Re: Persistent escaper Mine never want to go and mooch in the garden either So to fence or not to fence, that is the question or whether it is nobler to keep the dog under supervision Though I guess the lure of chickens and chicken food might need a fence!
Re: Persistent escaper Hmmmm......guess it might be a fence then. Mine isn't a moocher either, doesn't spend much time outside unless there is a tasty bone or treat to be scoffed. Its difficult to break your habits as much as the dogs :-\
Re: Persistent escaper We live in the South of France so it's kind of criminal not to have the door open! 8)
Re: Persistent escaper [quote author=Lifeisacabaret link=topic=8590.msg121364#msg121364 date=1415043515] We live in the South of France so it's kind of criminal not to have the door open! 8) [/quote] Whereabouts do you live?

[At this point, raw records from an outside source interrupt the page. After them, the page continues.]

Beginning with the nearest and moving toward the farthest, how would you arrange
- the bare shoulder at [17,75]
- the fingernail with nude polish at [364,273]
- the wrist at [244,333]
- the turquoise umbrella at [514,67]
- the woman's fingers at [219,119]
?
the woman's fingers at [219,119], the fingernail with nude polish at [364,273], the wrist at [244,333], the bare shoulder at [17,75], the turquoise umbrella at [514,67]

Re: Persistent escaper You could try a line of electric wire at the base of your fence, or even just part of it, fixed to a cheap energiser. I know this is an expensive option but it will work. We have a lot of poultry, and have an electric fencing system installed. Although Benson (1 year old choc lab...) adores eggs, and chicken feed, he will not go near the runs unless I leave the gate open. Then he is in like a flash with mouth crammed full of eggs racing back into the garden with his stash! ;D ;D
Re: Persistent escaper A good fence is worth it's weight in gold, for sure. I had an Escaper, but fortunately in our case it involved a fairly cheap solution. But not having that worry every time he goes outside is wonderful.

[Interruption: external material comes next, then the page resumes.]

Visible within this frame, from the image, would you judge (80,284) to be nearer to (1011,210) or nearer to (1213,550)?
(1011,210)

Re: Persistent escaper [quote author=Karen link=topic=8590.msg121433#msg121433 date=1415090660] [quote author=Lifeisacabaret link=topic=8590.msg121364#msg121364 date=1415043515] We live in the South of France so it's kind of criminal not to have the door open! 8) [/quote] Whereabouts do you live? [/quote] Hello Karen, We are on outskirts of Toulouse. Thanks for all suggestions - we have considered electric fence but saw that as a last resort. Hubby has spent the weekend attaching more solid grille fencing to the existing pols and mesh fencing. This has worked beautifully but unfortunately he ran out of panels so Max has just gone further down the slope and munched / pulled his way through there.